Menyembah Allah bukan hanya dalam roh tetapi juga dalam kebenaran. “Penekanan "roh" (Yunani, πνευμα – pneuma), harus bersejajar dengan "kebenaran" (Yunani, αληθεια - alêtheia) ini harus dilakukan oleh penyembah-penyembah yang "sejati" (Yunani, αληθινος - alêthinos, Adj).[16]” James Montgomery Boise mengungkapkan : ”For Jesus said that those who acknowledge God’s true worth must do so “in spirit and in truth.” In other wods, they must do so “in truth” because truth has to do with what His nature is, and they must do so “in spirit” because they can only apprehend it spirituality.”[17]
“Dihubungkannya roh dan kebenaran memberi keterangan atas makna “The True worshipers ; mereka ini adalah kelompok orang yang benar-benar berbakti, dan berbeda dengan orang-orang lain yang “nampaknya” saja berbakti dengan melakukan “tingkah laku agamawi” dan “symbol-simbol agamawi.”[18]
Menurut James Montgomery Boice Menyembah dalam kebenaran memiliki tiga arti : “ First, it means that we must approach God truthfully, that is, honestly or wholeheartedly ; Second we must worship on the basis of the biblical revelation ; Finally, to God “in truth” also means that we must approach God Christocentrically. This is means “in Christ,” for this is God’s way of approach to Him.’[19]
3.

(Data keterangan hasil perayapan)
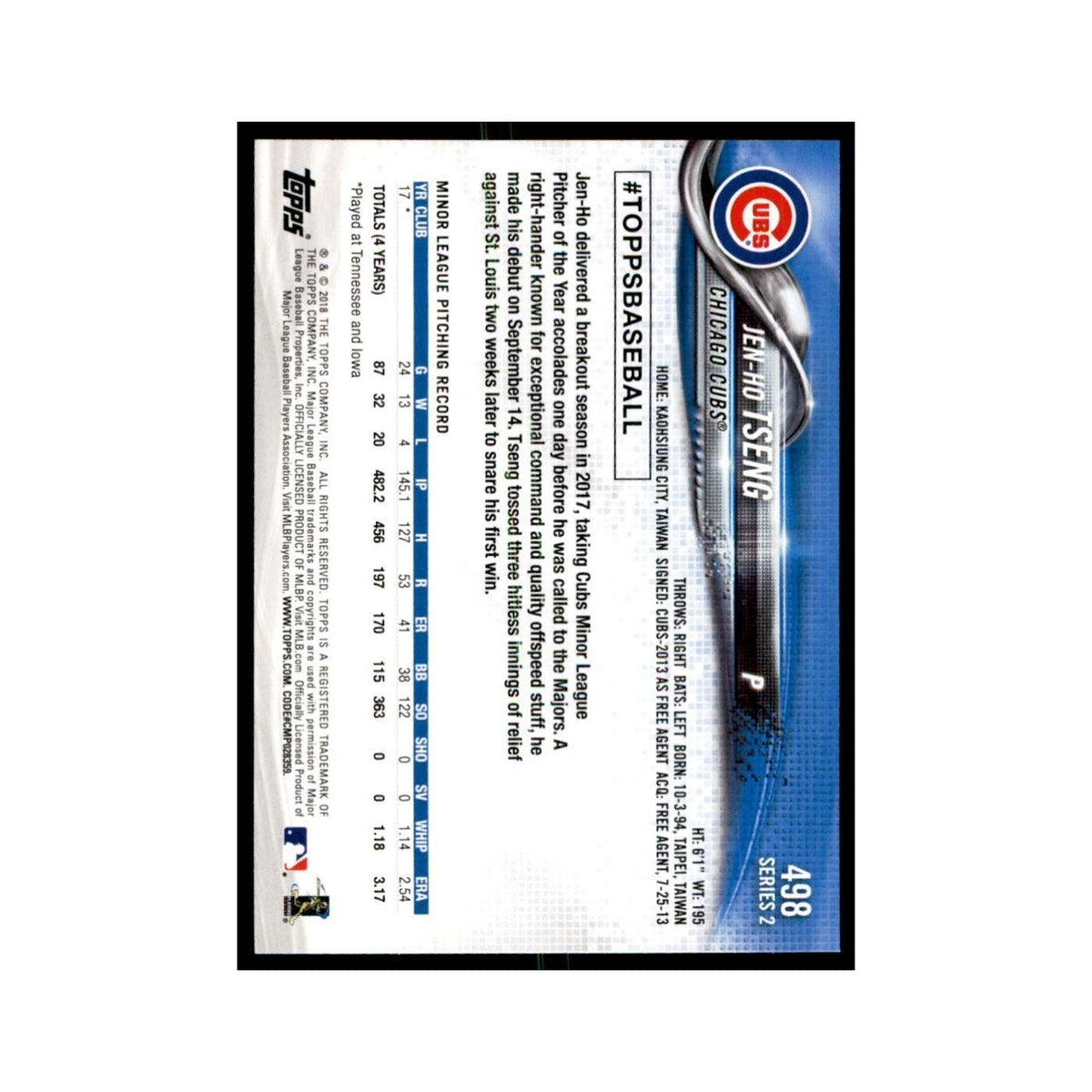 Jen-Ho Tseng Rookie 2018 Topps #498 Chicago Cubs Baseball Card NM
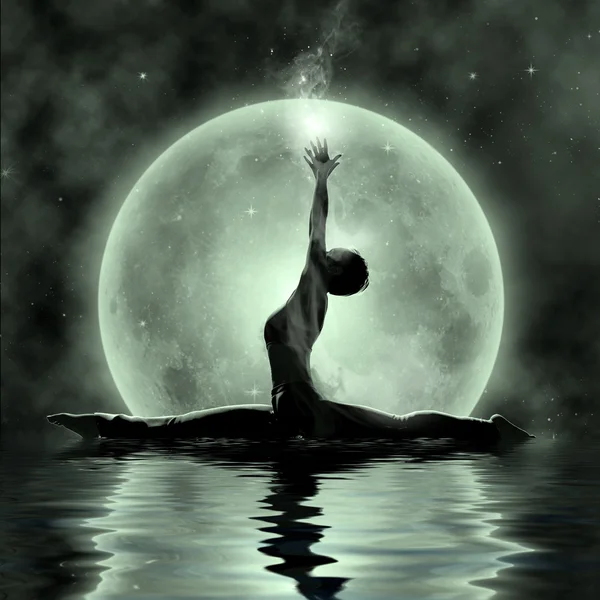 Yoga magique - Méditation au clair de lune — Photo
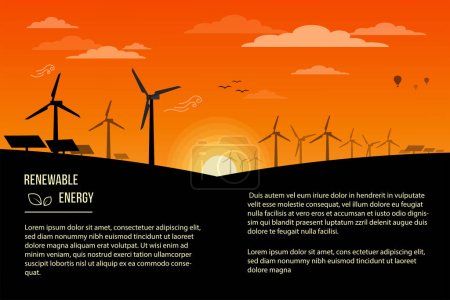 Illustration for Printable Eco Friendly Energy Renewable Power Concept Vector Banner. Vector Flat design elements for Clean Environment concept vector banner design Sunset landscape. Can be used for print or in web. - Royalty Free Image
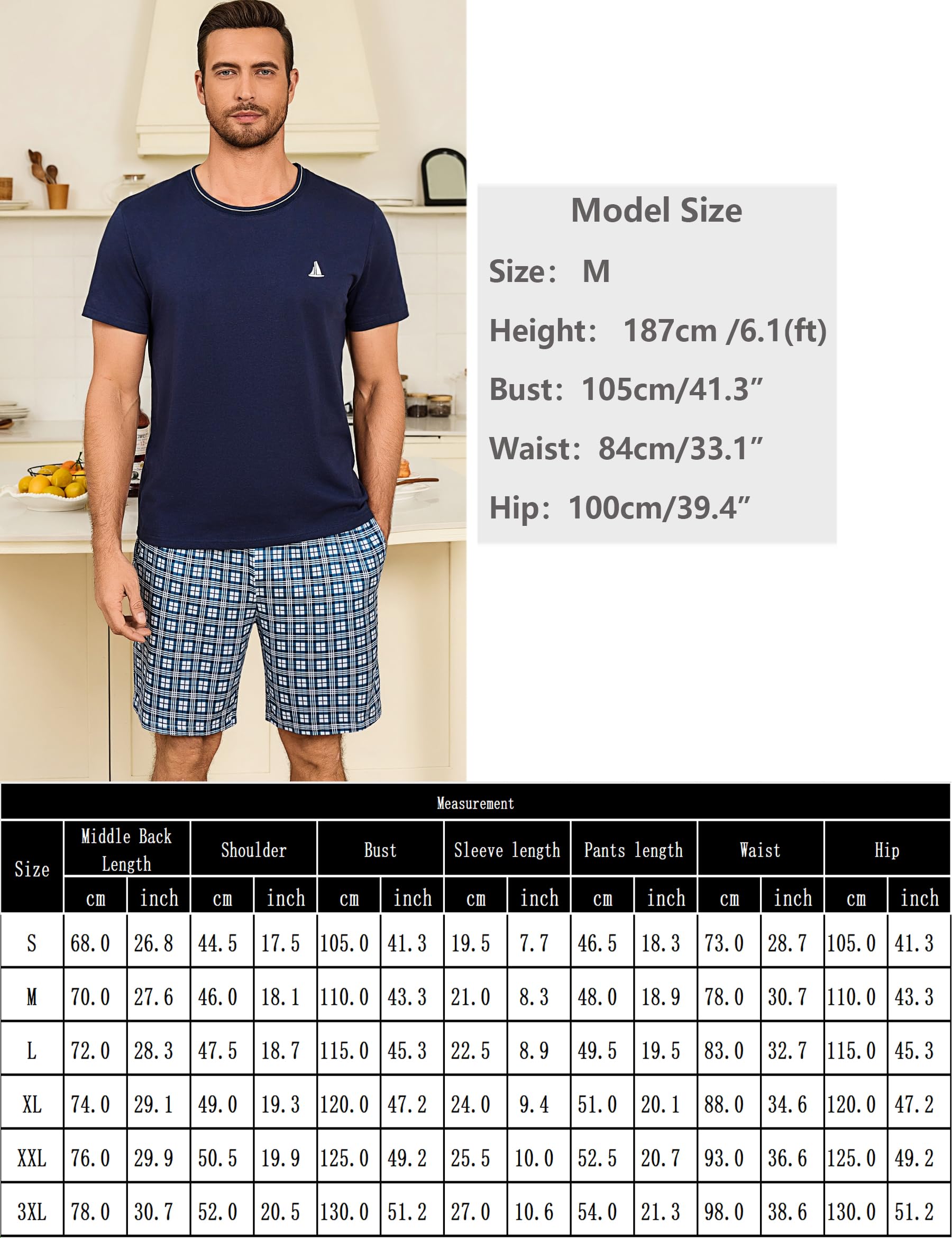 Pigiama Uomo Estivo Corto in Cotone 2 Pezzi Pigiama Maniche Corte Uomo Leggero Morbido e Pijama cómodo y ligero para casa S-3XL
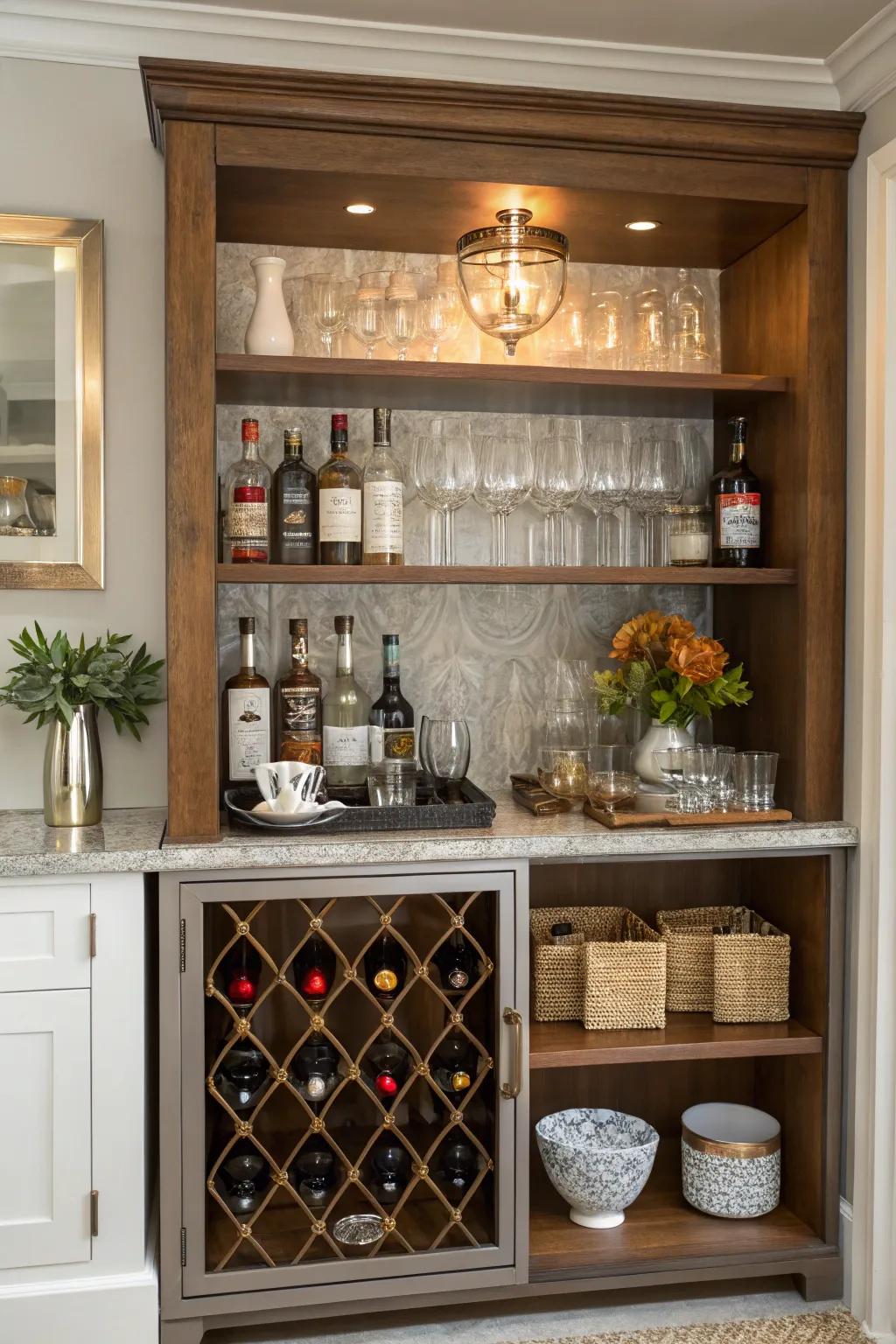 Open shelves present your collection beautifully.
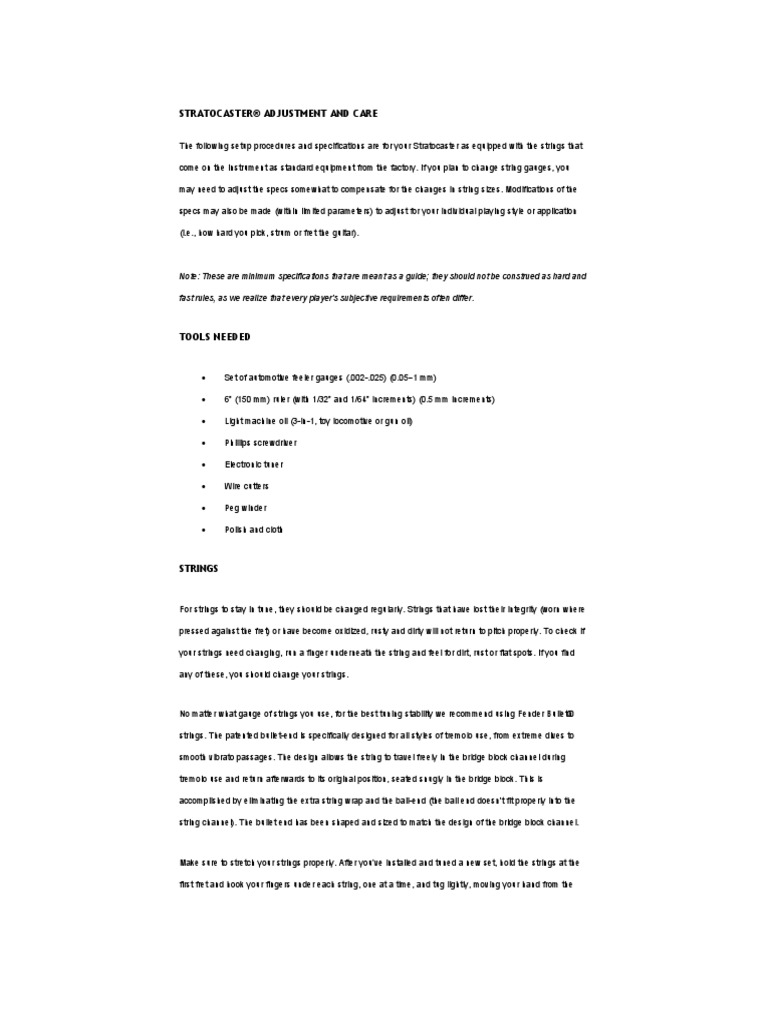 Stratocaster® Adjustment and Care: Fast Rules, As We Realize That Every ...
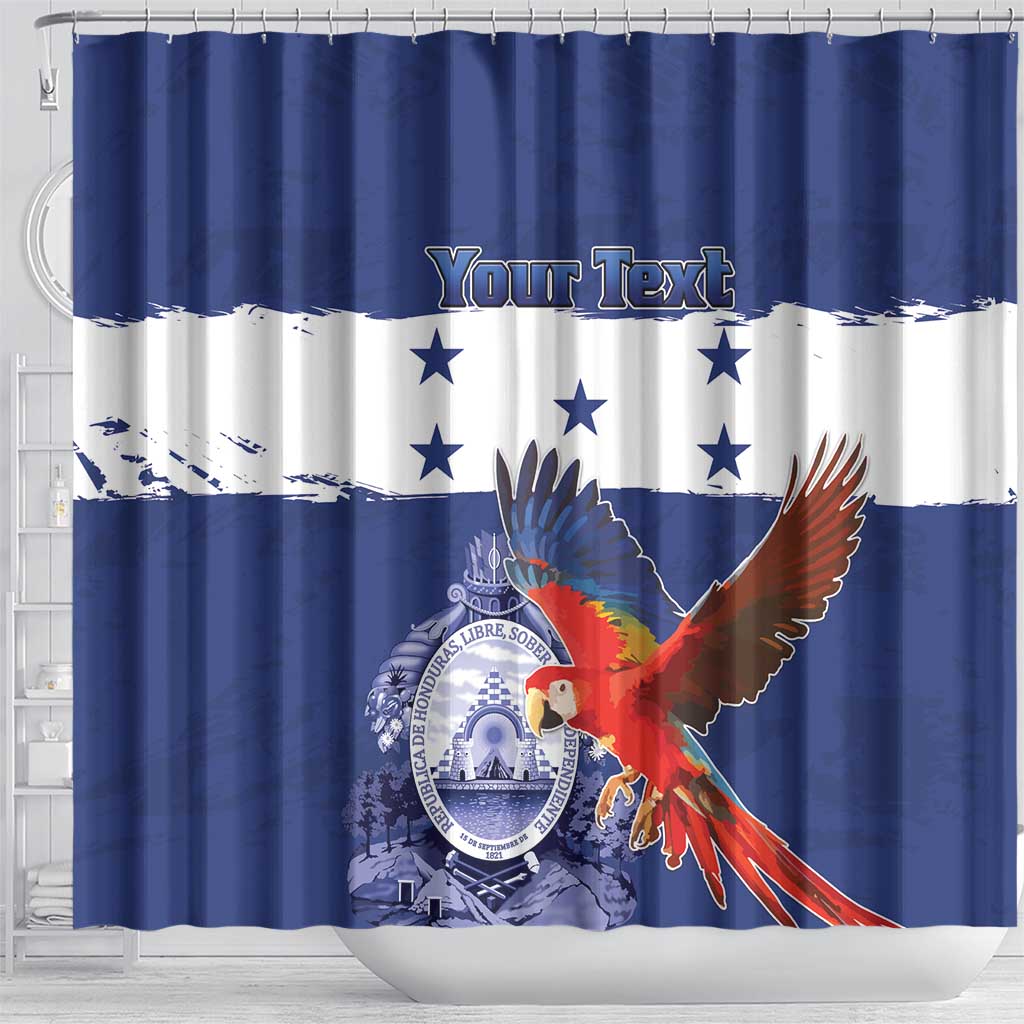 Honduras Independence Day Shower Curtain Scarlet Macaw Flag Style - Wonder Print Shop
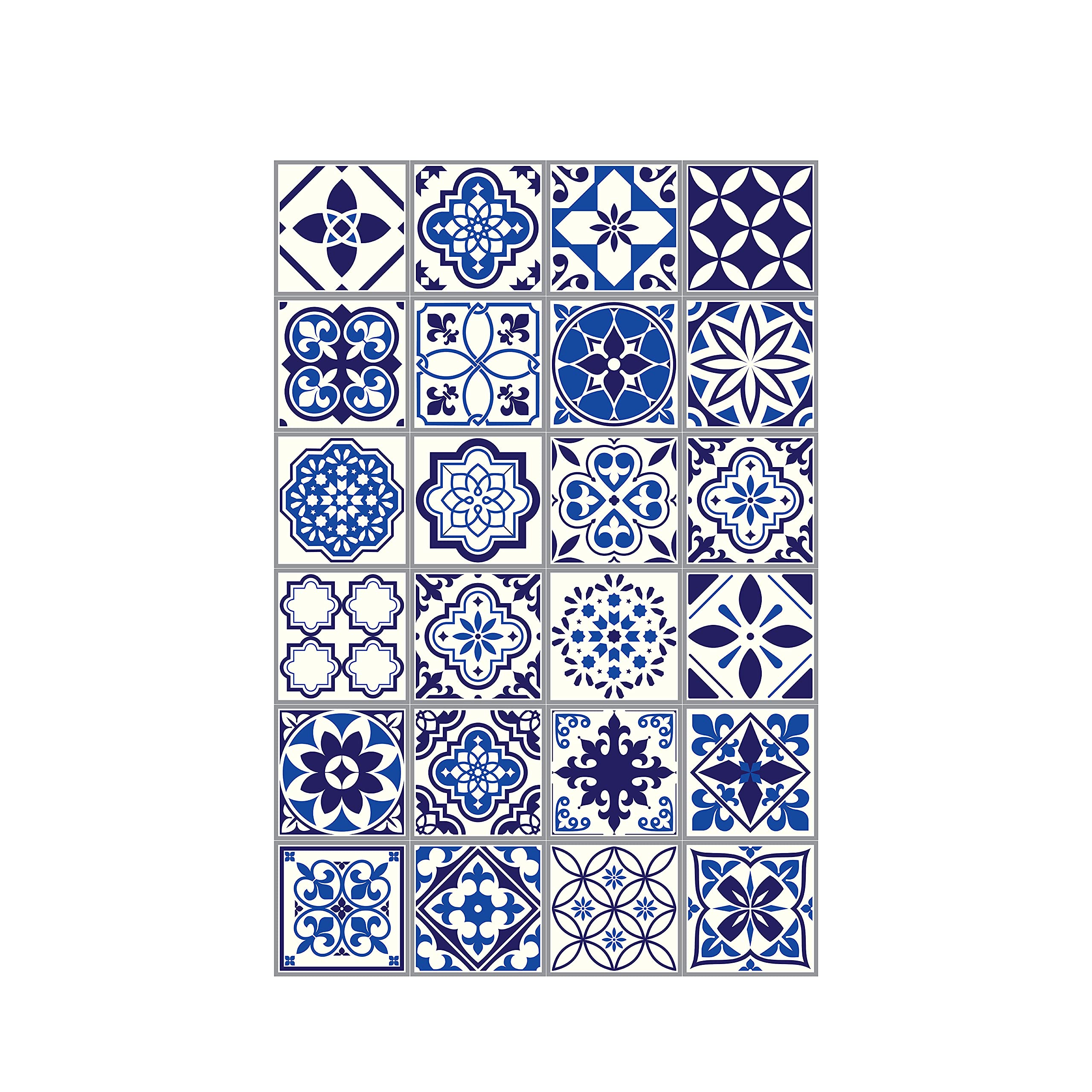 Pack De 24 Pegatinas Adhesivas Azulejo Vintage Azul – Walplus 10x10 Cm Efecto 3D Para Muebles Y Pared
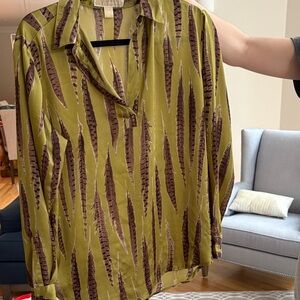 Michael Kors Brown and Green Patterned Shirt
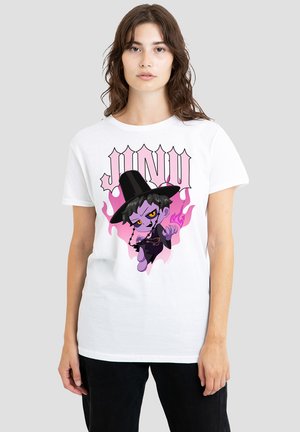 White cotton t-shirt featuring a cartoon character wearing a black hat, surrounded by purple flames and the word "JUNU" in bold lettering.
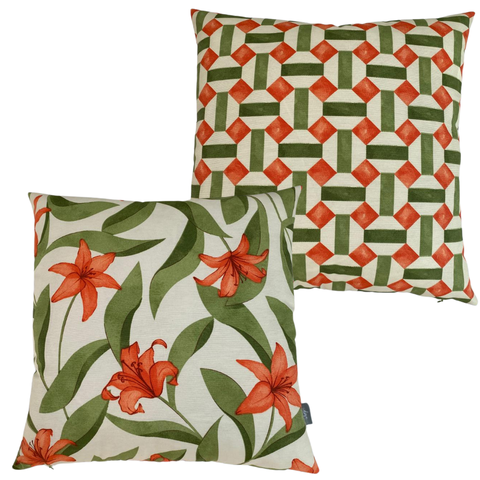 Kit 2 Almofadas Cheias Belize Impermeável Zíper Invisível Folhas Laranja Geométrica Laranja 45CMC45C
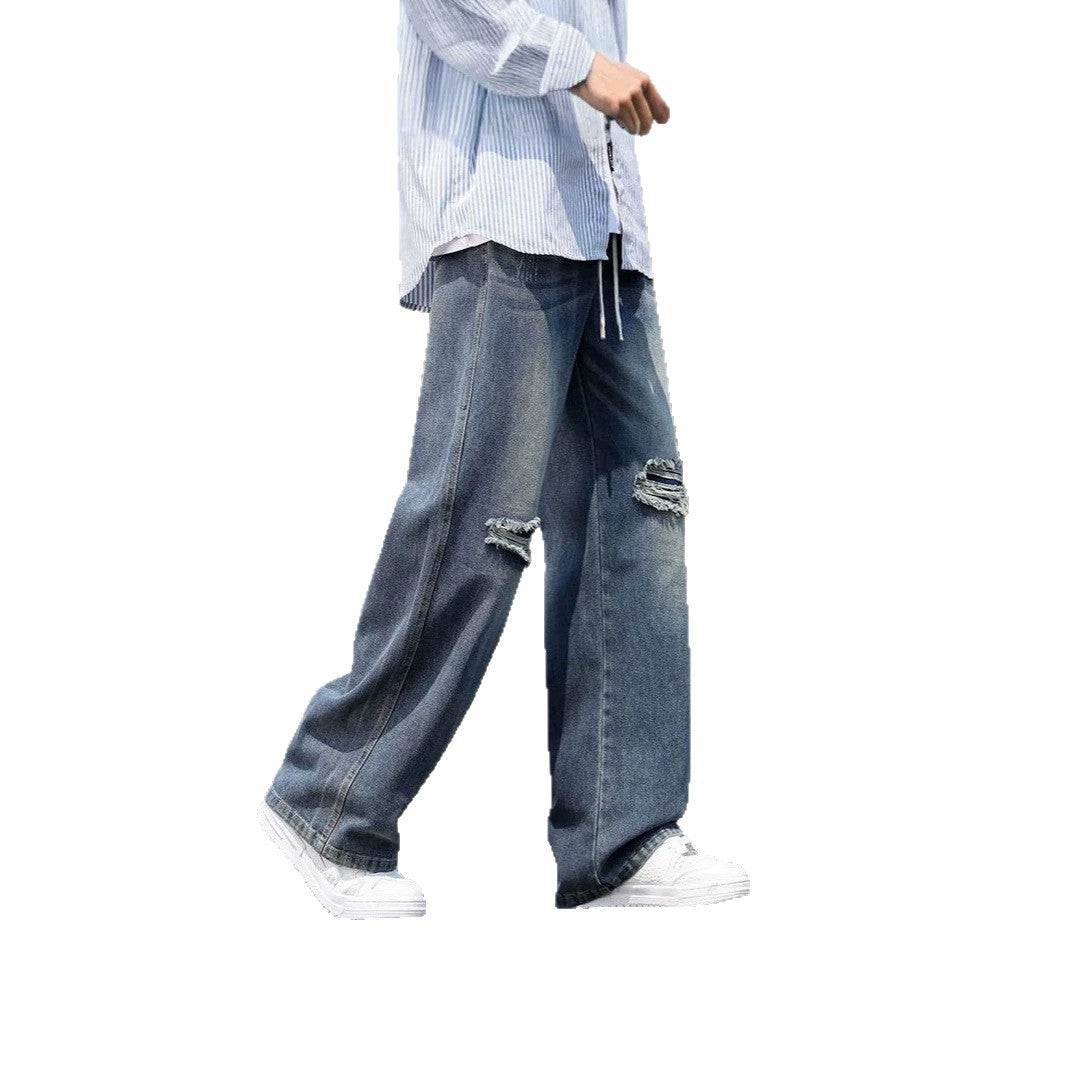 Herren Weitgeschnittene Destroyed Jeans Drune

• [Tujuan Latihan]:
Bisakah Anda menyambung teks tentang menyembah dalam roh dan kebenaran di atas, mulai dari bagian terakhir yang tertulis?

• [Jawaban Latihan]:
Wacana Konsep Teologis Menyembah
Perlu disadari bahwa ada penekanan yang berbeda ketika kita mencoba mengetengahkan kata “menyembah” dikalangan pentakosta dan kharismatik dengan mainstream dan Injili. Agi orang-orang Pentakosta dan kharismatik “penyembahan” berkonotasi pada bagian dari doa pribadi dan liturgi ibadah. Sedangkan bagi denominasi lain tidak seperti itu. Sebab itu untuk memudahkan membangun konsep yang benar perlu mencermati pengertian “menyembah” diantara mereka.
A. Penyembahan sebagai cara hidup.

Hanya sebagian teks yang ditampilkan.